Nel 2012 i gruppi incassarono 12,65 milioni di euro, 13,72 milioni l’anno precedente e la stessa cifra nel 2010. Due i canali di finanziamento previsti in quel periodo: il “contributo per le spese legate allo svolgimento dell’attività parlamentare” pari a 4.178 euro assegnato per ogni deputato aderente al gruppo e un contributo di 3.750 euro al mese per ogni parlamentare.
Con il primo canale di finanziamento i gruppi dovevano pagare il portaborse, eventuali consulenti e manifestazioni con finalità istituzionali. Fino alla primavera di due anni fa queste somme venivano caricate direttamente nella busta paga del parlamentare, dunque non facilmente controllabili. Alla fine del 2012 la metà della somma venne erogata in busta paga e ogni deputato ogni quattro mesi doveva fornire le pezze d’appoggio che giustificavano le spese; l’altra metà della somma invece veniva assegnata dal gruppo parlamentare al singolo deputato ogni mese ed era necessaria un’autocertificazione.

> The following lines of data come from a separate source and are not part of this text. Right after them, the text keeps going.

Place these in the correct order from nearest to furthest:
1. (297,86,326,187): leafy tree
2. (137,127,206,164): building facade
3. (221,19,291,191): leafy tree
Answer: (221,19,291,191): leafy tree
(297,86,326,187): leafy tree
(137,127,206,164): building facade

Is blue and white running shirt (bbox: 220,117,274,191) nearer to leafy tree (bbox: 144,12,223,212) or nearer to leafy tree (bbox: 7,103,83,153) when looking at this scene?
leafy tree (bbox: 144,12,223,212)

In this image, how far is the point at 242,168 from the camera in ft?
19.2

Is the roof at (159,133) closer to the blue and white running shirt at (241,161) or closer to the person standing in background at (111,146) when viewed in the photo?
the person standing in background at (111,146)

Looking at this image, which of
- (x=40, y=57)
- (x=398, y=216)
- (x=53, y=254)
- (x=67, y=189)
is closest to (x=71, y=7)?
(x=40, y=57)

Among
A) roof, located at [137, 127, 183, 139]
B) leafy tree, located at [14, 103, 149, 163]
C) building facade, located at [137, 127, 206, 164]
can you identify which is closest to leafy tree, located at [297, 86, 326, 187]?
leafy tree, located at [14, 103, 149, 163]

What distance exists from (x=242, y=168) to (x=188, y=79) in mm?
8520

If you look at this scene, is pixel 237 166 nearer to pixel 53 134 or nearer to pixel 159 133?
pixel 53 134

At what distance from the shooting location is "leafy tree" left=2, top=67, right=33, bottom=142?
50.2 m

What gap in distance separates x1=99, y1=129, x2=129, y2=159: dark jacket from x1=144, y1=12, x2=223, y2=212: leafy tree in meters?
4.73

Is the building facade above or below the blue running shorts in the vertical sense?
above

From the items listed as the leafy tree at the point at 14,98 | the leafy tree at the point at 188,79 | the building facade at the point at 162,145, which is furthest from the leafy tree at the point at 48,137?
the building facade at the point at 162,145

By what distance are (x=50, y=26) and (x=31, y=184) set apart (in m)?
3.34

Per quanto riguarda il secondo canale di finanziamento, cioè il contributo a ogni deputato, il gruppo tratteneva i fondi con i quali pagare i dipendenti e le spese di funzionamento (stampanti, fotocopiatrici, convegni e consulenti). Un’altra fonte di finanziamento era legata all’utilizzo dei cosiddetti dipendenti “stabilizzati”, un bacino di 86 persone: se il gruppo vi faceva ricorso riceveva il contributo per il pagamento degli stipendi.